= Extracted text =
--------------------
Why is it always `HASH( salt + password )` that we recommend?

Question

Browsing over this site, many forums, online articles, there's always one specific way we're suggesting to store a password hash:

function (salt, pass) {
   return ( StrongHash(salt + pass) );
}

But why this exact way? Why aren't we suggesting to do this?

function (salt, pass) {
   return (StrongHash(( StrongHash(salt) + StrongHash(pass) ));
}

Or even something like this?

function (salt, pass) {
   var data = salt + pass;
   for (i=0;i < 1000; i++) {
       data += StrongHash(salt + data)
   };
   return (data);
}

Or some other crazy combination? Why are we specifically saying hash the concatenation of the raw salt and the raw password? The hash of both being hashed seems to be a fairly high-entropy alternative, as does hashing 1000 times as per my third example. Why don't we hash the first one a few more times for entropy's sake?
--------------------
= Excerpted records =
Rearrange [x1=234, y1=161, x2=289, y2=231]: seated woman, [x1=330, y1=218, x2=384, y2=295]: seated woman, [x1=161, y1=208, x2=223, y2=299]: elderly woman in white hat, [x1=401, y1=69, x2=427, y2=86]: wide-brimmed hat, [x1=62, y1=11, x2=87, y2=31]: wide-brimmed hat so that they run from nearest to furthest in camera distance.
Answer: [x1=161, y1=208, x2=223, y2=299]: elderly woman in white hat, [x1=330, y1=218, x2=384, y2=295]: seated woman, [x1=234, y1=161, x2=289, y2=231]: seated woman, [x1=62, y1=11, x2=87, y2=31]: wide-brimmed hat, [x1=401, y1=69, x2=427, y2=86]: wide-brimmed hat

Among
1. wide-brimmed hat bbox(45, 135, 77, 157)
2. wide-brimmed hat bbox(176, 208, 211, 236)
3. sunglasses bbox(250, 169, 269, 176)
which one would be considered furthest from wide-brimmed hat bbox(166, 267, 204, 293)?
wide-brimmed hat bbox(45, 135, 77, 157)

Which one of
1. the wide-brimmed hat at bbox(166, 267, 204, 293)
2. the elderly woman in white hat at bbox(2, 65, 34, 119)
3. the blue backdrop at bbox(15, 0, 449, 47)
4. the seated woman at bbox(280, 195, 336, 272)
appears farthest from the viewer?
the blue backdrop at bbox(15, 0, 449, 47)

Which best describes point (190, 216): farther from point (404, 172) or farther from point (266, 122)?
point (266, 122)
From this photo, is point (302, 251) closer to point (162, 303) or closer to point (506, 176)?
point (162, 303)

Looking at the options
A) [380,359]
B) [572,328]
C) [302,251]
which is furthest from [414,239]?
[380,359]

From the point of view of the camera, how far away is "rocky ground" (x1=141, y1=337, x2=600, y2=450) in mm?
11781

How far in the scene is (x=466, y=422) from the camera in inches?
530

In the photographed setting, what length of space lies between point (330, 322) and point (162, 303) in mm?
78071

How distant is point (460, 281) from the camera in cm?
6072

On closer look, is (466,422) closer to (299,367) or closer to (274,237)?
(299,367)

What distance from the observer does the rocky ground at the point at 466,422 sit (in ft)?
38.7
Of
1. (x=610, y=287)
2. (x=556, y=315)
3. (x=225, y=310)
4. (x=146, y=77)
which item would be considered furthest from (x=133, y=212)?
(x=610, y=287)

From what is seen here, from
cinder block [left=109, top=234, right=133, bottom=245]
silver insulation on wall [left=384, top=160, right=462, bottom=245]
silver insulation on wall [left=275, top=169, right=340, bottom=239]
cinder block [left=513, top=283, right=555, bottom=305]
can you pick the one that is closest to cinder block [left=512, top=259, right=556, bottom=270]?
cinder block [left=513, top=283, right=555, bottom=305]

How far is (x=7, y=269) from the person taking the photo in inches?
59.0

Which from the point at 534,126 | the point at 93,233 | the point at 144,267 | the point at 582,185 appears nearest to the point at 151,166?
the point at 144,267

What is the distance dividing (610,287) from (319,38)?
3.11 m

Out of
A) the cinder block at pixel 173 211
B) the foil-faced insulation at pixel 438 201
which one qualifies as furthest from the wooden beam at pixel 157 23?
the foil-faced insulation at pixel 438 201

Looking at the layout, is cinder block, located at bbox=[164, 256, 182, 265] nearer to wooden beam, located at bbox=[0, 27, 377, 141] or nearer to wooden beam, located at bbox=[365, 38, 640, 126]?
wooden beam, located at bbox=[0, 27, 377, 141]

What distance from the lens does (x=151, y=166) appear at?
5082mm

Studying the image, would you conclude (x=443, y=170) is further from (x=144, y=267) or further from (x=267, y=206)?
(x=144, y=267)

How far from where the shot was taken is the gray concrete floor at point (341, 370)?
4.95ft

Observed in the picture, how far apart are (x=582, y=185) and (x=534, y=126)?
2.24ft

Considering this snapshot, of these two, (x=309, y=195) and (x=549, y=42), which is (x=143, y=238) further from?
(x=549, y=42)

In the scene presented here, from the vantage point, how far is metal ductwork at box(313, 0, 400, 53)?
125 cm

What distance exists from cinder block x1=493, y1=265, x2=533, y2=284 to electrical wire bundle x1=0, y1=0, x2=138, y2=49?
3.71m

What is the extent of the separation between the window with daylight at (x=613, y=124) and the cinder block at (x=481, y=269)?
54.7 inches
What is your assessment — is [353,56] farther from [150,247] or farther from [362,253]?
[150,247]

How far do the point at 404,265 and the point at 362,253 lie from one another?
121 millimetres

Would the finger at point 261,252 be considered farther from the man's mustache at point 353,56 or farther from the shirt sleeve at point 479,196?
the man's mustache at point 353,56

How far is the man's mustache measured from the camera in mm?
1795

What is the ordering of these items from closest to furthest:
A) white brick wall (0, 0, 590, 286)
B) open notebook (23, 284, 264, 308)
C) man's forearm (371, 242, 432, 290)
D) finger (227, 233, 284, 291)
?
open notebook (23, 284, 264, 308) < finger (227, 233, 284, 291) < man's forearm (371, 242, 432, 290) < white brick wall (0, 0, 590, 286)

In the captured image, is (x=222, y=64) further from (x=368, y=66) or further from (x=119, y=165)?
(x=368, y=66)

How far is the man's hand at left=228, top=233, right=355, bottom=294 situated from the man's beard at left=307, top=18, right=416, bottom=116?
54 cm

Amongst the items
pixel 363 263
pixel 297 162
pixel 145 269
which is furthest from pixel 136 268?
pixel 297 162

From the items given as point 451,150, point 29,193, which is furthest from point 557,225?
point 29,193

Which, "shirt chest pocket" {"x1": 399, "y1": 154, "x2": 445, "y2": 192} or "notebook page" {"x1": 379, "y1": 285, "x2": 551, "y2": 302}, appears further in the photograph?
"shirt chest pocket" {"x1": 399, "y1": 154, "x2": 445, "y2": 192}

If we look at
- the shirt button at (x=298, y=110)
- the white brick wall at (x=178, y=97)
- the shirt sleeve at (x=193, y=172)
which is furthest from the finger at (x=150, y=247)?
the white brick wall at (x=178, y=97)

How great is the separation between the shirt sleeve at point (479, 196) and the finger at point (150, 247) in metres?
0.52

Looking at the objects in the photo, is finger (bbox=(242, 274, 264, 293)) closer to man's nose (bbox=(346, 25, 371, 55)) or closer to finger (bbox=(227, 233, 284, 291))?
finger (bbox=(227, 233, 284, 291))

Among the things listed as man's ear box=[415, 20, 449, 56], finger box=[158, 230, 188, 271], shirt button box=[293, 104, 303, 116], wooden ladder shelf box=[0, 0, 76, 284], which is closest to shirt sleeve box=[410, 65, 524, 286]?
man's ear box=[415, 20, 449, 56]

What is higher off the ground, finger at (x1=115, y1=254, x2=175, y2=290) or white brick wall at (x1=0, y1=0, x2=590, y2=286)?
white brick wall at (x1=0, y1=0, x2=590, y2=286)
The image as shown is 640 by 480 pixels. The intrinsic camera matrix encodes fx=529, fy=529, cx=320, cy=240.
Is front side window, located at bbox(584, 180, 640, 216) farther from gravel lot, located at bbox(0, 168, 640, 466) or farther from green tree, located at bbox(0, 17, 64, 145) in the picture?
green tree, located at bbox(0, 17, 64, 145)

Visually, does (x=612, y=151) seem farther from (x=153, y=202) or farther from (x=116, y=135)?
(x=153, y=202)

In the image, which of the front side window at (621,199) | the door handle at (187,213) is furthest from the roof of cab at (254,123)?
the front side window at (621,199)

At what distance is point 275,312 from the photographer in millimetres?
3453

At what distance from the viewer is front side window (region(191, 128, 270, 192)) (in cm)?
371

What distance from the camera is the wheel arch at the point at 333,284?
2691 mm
--------------------
= Set tasks =
1 - Using the page on salted password hashing, decide whether each statement agrees with it, answering yes or no and quoting the words that settle it: (a) The third example runs its loop 1000 times. (b) The second example hashes the salt and the password separately before hashing the combined result. (c) The writer describes the usual recommendation as hashing the password first and then appending the salt.
2 - Reproduce the part of the page on salted password hashing that begins at the words "But why this" and stops after the words "something like this?".

= Expected answers =
1 -
(a) Yes: "for (i=0;i < 1000; i++) {"
(b) Yes: "StrongHash(( StrongHash(salt) + StrongHash(pass) ))"
(c) No: "hash the concatenation of the raw salt and the raw password"

2 -
But why this exact way? Why aren't we suggesting to do this?

function (salt, pass) {
   return (StrongHash(( StrongHash(salt) + StrongHash(pass) ));
}

Or even something like this?